Abstract
Background: Medications are one of the most common health-related interventions, with certain populations, such as individuals with spinal cord injury/dysfunction (SCI/D), commonly prescribed multiple medications. Consequently, adults with SCI/D often interact with multiple healthcare providers and engage in activities related to medication self-management. There are limited resources for this population that comprehensively address medication self-management. Therefore, the objective of this study was to co-design a toolkit to support medication self-management among adults with SCI/D.
Approach: We conducted a participatory mixed methods study. Using the Good Things Foundation Pathfinder Model as a guide for the co-design process, we engaged with adults with SCI/D, caregivers, and healthcare providers from across Canada. In Stage 1, we conducted a scoping review, concept mapping study, and working group sessions to understand and define the problem. In Stage 2, we conducted working group sessions and website development meetings to create a prototype of the toolkit. In Stage 3, we conducted a working group session to test the toolkit.
Results: MedManageSCI is available at www.medmanagesci.ca. We engaged with 44 participants in the concept mapping study, which included 21 adults with SCI/D, 11 caregivers, and 12 healthcare providers. The working group consisted of 19 individuals, including 9 adults with SCI/D, 1 caregiver, and 9 healthcare providers. In Stage 1, we identified the need for a comprehensive medication self-management resource, brainstormed content to include in the toolkit, and identified methods to deliver it. We also thematized and prioritized the content into eight categories (in order of importance): safety and lifestyle considerations, supports and services for accessing prescription medications and medication information, information-sharing and communication, general medication information, practical information and strategies related to medication-taking, healthcare provider interactions and involvement, information on non-prescription medication and medication supplies, and peer and community connections. Written and visual content were created by the research team and reviewed by experts. In Stage 2, feedback on the content mapped onto five categories: first impressions, message and purpose, visual elements, layout and flow, and graphics. MedManageSCI was selected as the name and an online version of the toolkit was created through an iterative process with the website development company. In Stage 3, participants provided recommendations to improve the functionality and navigation of the website.
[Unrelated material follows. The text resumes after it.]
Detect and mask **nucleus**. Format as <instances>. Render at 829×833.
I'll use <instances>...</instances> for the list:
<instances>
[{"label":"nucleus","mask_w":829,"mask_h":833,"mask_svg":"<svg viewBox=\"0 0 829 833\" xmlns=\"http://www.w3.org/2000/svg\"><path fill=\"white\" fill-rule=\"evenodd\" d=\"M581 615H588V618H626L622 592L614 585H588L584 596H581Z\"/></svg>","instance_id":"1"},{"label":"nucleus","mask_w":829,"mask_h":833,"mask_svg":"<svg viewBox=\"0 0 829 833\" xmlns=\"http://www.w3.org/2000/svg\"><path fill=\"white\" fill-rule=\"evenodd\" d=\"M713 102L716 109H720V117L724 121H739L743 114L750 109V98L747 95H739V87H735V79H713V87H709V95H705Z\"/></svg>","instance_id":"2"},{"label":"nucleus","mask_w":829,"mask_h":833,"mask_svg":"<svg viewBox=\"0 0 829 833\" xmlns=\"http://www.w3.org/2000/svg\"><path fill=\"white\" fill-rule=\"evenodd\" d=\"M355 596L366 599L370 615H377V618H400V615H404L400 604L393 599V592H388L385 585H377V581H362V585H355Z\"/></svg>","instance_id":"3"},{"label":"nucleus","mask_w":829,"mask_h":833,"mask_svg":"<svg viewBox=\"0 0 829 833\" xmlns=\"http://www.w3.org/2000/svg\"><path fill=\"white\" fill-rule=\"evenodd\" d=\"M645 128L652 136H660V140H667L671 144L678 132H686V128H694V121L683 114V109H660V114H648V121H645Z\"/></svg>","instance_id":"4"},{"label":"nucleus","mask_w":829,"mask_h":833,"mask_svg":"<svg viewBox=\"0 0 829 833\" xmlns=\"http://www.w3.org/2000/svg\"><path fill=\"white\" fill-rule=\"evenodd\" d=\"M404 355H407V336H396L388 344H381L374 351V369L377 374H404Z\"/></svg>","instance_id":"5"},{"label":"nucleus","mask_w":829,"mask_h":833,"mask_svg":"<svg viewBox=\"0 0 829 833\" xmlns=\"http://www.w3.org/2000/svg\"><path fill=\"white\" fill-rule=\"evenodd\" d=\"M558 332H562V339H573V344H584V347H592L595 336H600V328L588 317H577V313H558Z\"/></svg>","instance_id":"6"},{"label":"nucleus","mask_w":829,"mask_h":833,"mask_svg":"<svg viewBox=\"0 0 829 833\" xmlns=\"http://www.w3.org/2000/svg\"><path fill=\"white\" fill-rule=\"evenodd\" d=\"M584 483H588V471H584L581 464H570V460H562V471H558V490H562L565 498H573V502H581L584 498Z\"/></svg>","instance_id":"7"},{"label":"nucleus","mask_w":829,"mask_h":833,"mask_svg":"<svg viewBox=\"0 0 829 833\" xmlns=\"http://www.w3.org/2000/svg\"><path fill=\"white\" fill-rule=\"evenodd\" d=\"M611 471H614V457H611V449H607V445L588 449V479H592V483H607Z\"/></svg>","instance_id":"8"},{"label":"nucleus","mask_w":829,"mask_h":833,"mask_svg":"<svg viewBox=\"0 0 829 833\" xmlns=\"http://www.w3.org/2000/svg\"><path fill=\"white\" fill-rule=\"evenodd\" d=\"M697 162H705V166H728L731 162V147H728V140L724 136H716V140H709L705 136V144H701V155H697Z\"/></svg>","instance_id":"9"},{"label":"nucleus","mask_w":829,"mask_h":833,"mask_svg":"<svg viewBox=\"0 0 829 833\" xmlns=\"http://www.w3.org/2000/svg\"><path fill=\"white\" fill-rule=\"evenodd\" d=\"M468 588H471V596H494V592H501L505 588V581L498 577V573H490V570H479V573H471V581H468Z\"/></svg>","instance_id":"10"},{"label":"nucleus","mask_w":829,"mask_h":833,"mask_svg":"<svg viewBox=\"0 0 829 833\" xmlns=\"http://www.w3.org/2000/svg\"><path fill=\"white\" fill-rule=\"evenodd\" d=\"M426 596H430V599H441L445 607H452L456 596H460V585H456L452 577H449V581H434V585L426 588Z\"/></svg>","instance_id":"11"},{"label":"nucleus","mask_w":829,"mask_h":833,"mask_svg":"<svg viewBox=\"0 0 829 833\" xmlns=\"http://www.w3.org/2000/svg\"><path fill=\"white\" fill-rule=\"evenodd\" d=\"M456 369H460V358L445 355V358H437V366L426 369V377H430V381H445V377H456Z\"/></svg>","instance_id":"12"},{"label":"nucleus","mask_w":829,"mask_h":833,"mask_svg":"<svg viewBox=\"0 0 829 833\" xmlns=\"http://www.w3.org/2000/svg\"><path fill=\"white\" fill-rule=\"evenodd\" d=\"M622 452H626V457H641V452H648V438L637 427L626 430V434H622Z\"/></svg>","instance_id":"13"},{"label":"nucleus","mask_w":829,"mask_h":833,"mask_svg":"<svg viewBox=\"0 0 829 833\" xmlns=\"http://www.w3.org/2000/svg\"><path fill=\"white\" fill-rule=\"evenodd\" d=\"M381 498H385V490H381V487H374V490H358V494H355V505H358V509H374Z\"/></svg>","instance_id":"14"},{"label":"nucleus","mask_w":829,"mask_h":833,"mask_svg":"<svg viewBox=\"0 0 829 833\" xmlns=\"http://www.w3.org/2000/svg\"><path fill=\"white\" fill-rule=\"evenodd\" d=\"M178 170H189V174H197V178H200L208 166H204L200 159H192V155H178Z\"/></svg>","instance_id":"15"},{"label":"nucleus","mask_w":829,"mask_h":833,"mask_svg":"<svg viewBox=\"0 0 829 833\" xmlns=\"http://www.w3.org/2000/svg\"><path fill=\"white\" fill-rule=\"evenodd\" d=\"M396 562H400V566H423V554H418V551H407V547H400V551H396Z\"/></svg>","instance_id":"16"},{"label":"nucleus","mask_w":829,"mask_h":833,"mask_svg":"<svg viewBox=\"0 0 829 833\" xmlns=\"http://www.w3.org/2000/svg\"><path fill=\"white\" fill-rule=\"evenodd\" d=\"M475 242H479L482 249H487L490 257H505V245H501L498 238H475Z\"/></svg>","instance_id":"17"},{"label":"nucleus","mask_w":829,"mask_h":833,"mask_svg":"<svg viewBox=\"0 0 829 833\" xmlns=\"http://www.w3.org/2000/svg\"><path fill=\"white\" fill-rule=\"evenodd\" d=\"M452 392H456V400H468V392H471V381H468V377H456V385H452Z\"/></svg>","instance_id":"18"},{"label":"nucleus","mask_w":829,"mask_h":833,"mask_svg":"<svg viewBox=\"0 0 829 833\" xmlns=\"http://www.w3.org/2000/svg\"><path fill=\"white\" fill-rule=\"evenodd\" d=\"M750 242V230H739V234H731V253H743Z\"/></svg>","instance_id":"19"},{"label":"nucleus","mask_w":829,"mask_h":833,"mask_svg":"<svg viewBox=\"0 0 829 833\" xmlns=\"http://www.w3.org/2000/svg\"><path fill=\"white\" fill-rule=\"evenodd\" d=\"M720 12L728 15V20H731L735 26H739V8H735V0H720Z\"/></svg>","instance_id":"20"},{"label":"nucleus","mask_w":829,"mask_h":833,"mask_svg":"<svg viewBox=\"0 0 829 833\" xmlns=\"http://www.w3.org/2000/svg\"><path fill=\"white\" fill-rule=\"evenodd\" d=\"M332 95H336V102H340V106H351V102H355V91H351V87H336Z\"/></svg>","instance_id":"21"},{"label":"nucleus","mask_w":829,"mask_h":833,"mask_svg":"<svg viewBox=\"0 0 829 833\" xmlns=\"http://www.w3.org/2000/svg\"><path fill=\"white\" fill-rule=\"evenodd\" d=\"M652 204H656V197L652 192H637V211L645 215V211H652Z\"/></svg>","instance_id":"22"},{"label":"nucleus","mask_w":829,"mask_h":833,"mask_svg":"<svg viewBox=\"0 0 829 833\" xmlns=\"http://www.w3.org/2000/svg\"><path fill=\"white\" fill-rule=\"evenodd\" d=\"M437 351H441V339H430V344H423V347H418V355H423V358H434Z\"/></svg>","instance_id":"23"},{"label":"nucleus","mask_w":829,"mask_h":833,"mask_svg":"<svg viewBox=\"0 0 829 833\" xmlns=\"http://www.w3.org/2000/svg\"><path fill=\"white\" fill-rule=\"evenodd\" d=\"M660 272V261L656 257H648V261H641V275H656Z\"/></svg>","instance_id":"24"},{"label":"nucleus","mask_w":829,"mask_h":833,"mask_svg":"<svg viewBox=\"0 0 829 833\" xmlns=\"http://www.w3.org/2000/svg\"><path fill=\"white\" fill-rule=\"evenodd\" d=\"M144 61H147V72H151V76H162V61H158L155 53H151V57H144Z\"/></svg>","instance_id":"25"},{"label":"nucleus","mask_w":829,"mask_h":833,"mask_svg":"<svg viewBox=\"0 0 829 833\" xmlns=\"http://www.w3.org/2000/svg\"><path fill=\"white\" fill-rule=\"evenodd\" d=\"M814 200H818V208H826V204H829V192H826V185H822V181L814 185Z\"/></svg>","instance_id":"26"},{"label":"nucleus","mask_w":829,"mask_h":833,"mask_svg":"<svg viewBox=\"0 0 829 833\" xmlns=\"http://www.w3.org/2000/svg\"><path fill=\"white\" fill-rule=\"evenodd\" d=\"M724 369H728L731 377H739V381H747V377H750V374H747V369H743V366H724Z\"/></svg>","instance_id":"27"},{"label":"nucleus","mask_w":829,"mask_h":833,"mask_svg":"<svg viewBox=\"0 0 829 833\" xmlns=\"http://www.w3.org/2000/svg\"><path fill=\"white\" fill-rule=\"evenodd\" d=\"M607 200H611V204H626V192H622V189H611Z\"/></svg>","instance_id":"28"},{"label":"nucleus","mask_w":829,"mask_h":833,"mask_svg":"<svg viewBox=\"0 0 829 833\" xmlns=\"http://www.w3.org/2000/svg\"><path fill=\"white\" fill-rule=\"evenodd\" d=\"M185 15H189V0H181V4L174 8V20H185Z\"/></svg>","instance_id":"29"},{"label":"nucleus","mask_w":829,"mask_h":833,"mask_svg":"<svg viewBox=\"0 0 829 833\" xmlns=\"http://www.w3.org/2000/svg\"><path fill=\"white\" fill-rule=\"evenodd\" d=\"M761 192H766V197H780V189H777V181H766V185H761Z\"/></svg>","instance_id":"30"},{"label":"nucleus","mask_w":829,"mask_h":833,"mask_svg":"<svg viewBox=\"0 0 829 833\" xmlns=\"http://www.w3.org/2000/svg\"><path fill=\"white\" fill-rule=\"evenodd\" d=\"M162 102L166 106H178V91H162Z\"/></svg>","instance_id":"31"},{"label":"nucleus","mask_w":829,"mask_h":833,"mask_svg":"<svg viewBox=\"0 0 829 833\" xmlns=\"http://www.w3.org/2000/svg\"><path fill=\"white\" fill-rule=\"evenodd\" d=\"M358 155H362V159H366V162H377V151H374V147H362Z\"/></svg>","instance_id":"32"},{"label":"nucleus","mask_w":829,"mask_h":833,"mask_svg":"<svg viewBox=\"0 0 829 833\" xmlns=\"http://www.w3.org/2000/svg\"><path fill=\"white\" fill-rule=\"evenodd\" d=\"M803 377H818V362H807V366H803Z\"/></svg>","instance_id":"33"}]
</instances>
Implications: MedManageSCI is a comprehensive medication self-management toolkit designed to empower adults with SCI/D to take an active role in their health management and promote overall health and well-being. Future work is needed to refine the content, assess the feasibility, acceptability, and appropriateness of the toolkit, and examine outcomes related to medication self-management. Through this co-design project, we have developed meaningful partnerships with adults with SCI/D, caregivers, and healthcare providers, which will support implementation and sustainability. MedManageSCI has the potential to further support integrated care by empowering individuals with SCI/D to be actively involved in their healthcare, facilitating communication amongst individuals with SCI/D and their care team, and providing resources to support self-management.